• [Task instructions]: Copy out everything from the start of the data down to the line containing "the concrete walkway with bounding box 346, 246, 640, 273, the", with both ends included.

(Excerpts from a spatial reasoning dataset)

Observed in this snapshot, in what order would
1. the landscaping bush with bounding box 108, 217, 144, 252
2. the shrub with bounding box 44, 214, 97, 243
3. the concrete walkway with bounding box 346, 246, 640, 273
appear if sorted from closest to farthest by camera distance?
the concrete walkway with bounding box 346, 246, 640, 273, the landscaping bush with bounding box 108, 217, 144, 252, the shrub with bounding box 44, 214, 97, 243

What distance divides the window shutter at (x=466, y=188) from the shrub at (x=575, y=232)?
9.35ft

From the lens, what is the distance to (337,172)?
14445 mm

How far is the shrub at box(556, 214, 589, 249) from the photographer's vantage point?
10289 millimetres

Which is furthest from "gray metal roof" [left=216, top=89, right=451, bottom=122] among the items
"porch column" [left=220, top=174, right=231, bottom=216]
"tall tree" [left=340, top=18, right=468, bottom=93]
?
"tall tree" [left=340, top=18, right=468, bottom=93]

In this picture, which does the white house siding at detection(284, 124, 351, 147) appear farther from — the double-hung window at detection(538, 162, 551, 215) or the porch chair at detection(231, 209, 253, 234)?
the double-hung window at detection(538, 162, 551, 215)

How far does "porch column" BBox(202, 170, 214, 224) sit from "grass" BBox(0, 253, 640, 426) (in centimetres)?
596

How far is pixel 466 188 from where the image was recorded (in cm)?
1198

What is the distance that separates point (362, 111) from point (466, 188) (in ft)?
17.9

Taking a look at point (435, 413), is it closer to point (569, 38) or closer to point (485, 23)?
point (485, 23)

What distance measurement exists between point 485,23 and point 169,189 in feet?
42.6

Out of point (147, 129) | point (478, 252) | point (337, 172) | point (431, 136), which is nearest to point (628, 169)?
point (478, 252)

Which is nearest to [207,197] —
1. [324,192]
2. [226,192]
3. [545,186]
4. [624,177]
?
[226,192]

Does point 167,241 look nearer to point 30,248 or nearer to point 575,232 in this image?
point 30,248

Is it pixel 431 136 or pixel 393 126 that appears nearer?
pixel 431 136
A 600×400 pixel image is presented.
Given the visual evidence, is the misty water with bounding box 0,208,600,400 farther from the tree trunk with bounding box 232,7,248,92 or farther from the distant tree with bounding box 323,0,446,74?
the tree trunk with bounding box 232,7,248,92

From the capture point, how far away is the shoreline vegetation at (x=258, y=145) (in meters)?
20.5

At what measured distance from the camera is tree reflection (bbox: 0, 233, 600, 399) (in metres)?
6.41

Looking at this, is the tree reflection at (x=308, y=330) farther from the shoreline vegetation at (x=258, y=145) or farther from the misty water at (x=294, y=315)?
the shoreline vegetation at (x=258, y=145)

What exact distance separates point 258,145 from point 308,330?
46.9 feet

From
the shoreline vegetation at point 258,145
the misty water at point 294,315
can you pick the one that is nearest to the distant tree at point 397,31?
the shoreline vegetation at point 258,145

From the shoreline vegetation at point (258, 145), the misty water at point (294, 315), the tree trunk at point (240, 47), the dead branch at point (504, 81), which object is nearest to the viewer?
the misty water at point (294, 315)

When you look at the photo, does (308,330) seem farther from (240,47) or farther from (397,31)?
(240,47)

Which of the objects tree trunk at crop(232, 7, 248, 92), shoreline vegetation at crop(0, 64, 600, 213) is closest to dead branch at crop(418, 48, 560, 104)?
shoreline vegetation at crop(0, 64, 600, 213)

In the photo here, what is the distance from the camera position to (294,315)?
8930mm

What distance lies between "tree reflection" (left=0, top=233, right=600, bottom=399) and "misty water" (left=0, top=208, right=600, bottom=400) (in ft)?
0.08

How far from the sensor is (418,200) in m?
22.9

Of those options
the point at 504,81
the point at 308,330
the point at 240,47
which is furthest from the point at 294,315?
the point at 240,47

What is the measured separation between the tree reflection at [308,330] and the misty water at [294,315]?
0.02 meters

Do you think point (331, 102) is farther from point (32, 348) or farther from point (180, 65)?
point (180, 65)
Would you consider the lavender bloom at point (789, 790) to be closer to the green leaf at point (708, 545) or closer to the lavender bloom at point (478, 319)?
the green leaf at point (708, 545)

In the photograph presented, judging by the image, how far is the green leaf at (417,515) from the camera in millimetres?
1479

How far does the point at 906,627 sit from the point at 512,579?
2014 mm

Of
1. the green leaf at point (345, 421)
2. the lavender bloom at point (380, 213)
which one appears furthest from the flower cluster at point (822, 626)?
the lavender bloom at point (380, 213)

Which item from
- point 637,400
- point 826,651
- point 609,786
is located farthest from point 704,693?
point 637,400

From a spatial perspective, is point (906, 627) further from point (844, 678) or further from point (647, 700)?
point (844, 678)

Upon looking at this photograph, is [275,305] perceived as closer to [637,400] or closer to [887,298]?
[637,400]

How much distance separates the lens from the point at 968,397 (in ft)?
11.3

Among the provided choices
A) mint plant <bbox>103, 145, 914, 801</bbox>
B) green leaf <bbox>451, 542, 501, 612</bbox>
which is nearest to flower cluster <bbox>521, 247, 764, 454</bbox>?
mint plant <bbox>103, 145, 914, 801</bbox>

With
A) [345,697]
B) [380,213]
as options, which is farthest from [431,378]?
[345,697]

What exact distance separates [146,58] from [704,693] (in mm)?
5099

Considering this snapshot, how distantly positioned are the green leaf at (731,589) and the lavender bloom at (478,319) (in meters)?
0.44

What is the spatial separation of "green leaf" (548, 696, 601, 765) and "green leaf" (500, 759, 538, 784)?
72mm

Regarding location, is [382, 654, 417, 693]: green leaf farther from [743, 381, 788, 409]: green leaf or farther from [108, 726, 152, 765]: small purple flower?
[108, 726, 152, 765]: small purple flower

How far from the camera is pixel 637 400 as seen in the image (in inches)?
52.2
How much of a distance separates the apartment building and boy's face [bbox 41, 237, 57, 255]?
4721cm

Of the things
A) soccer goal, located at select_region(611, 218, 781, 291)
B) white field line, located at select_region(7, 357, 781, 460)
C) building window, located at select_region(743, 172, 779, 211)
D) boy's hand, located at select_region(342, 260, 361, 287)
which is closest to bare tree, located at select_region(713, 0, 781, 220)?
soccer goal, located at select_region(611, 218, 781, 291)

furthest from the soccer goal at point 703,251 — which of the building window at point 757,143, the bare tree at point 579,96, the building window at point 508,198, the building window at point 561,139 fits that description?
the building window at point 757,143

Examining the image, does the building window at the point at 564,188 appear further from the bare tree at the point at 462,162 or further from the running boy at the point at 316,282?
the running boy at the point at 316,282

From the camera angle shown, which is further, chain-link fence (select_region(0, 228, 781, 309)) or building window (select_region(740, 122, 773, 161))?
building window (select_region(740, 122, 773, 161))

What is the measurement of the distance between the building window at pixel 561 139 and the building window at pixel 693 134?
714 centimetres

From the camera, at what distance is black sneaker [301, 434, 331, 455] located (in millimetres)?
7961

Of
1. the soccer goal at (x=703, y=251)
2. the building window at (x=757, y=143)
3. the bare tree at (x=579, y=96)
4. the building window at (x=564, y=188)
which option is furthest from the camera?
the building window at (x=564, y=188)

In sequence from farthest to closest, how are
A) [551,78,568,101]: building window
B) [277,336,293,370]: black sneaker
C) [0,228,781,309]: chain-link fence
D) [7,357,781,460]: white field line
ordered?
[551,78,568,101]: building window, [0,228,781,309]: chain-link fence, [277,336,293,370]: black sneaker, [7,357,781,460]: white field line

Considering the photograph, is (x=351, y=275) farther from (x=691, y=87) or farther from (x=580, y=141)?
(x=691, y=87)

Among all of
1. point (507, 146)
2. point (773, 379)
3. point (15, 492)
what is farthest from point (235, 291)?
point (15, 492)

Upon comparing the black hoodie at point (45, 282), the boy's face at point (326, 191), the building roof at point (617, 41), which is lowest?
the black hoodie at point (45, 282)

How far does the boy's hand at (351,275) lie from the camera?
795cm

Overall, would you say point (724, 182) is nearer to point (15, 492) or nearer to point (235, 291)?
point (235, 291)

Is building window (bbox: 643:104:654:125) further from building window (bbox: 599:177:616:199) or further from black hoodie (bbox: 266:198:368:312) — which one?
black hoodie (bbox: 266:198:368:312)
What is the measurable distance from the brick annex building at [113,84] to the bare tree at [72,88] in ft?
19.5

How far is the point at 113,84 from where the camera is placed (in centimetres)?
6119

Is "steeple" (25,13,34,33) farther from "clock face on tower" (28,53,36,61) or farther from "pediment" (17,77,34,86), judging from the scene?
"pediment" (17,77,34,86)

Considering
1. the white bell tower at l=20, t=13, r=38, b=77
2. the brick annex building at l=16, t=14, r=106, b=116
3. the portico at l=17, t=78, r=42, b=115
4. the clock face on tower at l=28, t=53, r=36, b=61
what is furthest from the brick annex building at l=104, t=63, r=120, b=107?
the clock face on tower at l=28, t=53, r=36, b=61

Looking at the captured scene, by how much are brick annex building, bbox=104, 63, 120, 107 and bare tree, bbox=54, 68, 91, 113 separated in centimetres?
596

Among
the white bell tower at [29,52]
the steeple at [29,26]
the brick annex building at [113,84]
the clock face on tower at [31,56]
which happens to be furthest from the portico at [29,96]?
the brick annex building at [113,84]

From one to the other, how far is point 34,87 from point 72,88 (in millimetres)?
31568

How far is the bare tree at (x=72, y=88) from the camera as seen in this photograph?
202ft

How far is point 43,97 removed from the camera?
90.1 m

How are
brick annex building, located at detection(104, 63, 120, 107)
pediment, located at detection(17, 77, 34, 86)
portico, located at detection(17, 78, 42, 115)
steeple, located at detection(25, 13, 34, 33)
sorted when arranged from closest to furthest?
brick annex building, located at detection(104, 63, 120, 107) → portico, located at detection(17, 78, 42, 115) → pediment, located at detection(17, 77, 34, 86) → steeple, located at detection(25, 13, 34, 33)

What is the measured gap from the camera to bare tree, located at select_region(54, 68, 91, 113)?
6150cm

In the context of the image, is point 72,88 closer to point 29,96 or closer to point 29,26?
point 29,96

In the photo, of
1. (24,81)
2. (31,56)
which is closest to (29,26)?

• [Exercise output]:
Observed in this snapshot, in what order would
1. the landscaping bush with bounding box 108, 217, 144, 252
2. the shrub with bounding box 44, 214, 97, 243
3. the concrete walkway with bounding box 346, 246, 640, 273
appear if sorted from closest to farthest by camera distance?
the concrete walkway with bounding box 346, 246, 640, 273, the landscaping bush with bounding box 108, 217, 144, 252, the shrub with bounding box 44, 214, 97, 243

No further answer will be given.